Source document
--------------------------------------------------

XHRRA-FM
- Fresnillo, Zacatecas; Mexico;
- Frequency: 91.1 MHz
- Branding: Stereo Fresnillo

Ownership
- Owner: Grupo Radiofónico ZER; (Josefina Reyes Sahagún);

History
- First air date: August 1, 2012 (permit)
- Former frequencies: 106.1 MHz (2012-2024)

Technical information
- Class: A
- ERP: 3 kW
- HAAT: 28.6 m (94 ft)
- Transmitter coordinates: 23°10′29″N 102°52′12″W﻿ / ﻿23.17472°N 102.87000°W

Links
- Website: Grupo Radiofónico ZER

= XHRRA-FM =

Radio station in Fresnillo, Zacatecas

XHRRA-FM is a noncommercial radio station on 91.1 FM in Fresnillo, Zacatecas. The station is owned by Grupo Radiofónico Zer and is known as Stereo Fresnillo.

--------------------------------------------------

Supplied data
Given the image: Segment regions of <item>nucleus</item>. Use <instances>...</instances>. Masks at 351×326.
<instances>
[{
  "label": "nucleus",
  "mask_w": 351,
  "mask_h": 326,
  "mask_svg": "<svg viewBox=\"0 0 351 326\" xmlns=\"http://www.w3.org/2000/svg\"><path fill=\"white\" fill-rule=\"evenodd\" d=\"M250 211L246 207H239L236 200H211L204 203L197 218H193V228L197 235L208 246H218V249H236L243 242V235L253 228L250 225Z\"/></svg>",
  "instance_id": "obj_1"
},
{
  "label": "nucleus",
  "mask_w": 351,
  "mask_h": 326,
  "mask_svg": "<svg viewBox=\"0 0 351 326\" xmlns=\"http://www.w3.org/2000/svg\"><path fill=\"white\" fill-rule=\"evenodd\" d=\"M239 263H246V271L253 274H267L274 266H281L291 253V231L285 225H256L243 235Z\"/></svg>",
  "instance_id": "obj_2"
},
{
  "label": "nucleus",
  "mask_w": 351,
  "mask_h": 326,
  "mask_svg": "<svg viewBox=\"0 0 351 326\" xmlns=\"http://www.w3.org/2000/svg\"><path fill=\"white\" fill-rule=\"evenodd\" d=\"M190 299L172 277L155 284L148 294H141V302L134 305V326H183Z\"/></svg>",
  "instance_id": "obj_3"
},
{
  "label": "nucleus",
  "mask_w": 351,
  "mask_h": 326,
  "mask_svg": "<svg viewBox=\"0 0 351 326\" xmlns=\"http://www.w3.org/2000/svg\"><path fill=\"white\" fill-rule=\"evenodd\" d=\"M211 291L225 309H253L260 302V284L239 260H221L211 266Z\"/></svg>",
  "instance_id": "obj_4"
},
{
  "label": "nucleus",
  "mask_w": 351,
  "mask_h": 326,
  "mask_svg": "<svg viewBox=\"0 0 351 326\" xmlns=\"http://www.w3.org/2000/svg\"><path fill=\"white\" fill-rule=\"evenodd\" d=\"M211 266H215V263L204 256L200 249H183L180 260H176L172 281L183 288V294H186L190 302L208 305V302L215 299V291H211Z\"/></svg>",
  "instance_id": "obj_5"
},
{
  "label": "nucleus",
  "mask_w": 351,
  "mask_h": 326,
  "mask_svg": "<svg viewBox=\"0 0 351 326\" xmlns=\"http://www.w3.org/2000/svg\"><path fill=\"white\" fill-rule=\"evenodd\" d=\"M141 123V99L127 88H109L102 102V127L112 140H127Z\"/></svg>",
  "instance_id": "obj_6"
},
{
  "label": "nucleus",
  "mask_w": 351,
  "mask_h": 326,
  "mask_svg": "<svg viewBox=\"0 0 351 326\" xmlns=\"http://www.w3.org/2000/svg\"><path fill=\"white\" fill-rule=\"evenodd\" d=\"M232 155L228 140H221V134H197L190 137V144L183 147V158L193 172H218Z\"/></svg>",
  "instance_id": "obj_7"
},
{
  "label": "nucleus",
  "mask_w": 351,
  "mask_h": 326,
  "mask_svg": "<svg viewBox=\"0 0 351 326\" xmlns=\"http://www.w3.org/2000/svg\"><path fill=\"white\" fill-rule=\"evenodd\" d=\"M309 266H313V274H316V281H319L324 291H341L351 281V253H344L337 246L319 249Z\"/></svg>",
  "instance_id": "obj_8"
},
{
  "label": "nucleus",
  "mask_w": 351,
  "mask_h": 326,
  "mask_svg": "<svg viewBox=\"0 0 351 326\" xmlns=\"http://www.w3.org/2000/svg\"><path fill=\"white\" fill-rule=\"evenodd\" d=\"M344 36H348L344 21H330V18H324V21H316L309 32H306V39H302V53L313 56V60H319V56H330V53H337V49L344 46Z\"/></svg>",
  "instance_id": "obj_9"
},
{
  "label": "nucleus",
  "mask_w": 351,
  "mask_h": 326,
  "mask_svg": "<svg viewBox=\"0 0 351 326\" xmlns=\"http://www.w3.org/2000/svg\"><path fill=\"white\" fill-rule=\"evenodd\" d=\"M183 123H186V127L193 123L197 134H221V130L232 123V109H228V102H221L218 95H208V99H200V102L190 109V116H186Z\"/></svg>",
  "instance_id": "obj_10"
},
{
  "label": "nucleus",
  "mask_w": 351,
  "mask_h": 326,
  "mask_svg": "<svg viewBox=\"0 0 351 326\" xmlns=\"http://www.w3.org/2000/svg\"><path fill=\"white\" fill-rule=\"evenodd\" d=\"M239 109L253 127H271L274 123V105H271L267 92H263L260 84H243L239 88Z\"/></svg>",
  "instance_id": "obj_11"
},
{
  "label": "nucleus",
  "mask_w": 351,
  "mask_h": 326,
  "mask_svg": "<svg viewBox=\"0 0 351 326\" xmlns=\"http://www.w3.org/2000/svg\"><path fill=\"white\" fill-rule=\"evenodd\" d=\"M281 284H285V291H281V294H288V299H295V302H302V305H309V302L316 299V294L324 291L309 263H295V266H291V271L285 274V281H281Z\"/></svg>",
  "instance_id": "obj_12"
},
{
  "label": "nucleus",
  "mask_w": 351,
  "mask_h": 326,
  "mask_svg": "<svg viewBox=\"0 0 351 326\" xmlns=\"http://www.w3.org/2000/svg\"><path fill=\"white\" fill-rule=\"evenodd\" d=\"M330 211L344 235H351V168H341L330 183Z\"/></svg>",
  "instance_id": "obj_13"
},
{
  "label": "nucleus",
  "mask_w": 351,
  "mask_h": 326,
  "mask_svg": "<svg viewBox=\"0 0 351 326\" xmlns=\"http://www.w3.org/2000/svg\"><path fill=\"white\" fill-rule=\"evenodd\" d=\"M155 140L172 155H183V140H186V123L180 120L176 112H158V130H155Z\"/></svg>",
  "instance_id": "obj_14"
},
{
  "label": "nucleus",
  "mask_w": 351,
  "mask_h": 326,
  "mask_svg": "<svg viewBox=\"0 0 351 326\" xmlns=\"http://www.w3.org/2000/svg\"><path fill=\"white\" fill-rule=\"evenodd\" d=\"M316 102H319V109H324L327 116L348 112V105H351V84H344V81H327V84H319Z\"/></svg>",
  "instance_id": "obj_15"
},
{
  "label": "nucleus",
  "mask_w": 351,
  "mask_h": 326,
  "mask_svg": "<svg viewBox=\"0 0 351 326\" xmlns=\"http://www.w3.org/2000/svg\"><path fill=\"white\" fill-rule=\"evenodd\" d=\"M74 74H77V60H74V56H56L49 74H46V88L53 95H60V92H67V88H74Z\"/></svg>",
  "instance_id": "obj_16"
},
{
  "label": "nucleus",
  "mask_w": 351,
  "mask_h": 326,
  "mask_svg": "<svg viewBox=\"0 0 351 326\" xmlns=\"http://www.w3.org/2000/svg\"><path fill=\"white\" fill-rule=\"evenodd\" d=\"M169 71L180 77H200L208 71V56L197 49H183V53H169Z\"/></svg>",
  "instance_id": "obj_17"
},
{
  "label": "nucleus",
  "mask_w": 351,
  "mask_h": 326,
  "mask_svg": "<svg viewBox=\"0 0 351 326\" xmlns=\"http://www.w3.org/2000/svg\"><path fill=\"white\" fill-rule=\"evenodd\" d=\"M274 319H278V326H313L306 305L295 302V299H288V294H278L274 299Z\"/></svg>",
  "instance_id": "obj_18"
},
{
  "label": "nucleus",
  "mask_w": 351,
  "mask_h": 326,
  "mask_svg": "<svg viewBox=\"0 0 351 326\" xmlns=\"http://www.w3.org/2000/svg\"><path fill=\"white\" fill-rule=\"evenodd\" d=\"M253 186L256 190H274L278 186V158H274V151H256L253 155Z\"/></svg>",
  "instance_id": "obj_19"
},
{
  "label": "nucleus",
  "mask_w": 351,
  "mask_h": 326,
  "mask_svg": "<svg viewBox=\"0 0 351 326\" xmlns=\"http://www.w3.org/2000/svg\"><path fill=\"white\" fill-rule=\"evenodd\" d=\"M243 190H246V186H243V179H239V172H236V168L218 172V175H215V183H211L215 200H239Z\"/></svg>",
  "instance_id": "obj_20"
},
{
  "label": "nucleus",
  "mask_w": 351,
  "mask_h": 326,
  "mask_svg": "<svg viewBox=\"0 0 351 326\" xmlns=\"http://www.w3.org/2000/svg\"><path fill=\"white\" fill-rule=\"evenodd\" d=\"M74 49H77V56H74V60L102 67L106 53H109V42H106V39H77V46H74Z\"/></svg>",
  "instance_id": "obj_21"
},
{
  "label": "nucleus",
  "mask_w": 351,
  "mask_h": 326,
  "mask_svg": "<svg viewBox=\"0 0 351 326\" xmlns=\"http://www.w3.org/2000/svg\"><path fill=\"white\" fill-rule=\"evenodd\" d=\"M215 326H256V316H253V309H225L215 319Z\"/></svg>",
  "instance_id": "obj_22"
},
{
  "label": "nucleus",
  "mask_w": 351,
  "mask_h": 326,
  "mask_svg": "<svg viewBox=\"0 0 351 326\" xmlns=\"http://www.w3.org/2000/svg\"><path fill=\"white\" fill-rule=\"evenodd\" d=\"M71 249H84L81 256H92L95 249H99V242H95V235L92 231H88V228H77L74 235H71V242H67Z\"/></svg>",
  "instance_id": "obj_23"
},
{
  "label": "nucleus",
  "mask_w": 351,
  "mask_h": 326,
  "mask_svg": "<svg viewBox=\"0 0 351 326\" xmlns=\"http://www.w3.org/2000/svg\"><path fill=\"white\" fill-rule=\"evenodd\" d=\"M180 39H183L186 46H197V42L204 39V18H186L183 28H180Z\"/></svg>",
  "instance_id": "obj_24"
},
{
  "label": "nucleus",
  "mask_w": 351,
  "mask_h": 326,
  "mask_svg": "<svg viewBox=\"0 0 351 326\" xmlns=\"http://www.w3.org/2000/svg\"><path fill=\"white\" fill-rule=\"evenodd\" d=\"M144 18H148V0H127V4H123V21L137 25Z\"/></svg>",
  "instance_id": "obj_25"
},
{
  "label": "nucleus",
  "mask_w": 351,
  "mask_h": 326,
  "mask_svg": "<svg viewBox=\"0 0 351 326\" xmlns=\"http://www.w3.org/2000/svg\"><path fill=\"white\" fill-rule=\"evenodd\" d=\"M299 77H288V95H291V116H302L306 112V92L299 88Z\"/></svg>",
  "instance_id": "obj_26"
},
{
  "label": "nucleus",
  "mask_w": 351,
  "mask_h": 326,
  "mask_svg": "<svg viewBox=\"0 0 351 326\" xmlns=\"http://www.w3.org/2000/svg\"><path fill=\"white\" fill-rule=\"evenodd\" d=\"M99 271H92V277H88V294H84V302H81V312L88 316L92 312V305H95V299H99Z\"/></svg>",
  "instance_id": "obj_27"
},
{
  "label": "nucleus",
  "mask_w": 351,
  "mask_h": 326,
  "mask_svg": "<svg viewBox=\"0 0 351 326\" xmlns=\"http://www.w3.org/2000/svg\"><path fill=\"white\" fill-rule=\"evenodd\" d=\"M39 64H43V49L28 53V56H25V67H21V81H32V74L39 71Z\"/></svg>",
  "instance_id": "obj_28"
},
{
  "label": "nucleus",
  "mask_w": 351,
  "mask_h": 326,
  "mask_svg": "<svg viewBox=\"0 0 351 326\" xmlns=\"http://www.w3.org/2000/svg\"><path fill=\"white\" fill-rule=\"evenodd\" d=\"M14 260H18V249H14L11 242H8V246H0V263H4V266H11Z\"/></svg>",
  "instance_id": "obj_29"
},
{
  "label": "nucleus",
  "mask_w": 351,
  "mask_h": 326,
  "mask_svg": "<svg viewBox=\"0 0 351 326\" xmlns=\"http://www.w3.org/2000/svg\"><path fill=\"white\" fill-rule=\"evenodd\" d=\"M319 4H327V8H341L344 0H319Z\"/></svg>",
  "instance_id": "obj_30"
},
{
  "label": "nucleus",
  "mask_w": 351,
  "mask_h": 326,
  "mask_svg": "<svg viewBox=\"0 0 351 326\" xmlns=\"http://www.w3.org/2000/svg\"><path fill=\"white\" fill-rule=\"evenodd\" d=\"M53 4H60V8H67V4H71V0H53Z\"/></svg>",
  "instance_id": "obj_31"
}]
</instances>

--------------------------------------------------

Continue the article on the radio station XHRRA-FM from the point where it stops, after the sentence naming Stereo Fresnillo.

==History==

Logo on the 106.1 frequency

XHRRA was permitted on August 1, 2012. In April 2024, XHRRA-FM moved to 91.1 MHz in order to clear 106-108 MHz for community and indigenous stations, as a condition of the renewal of its concession authorized in December 2023.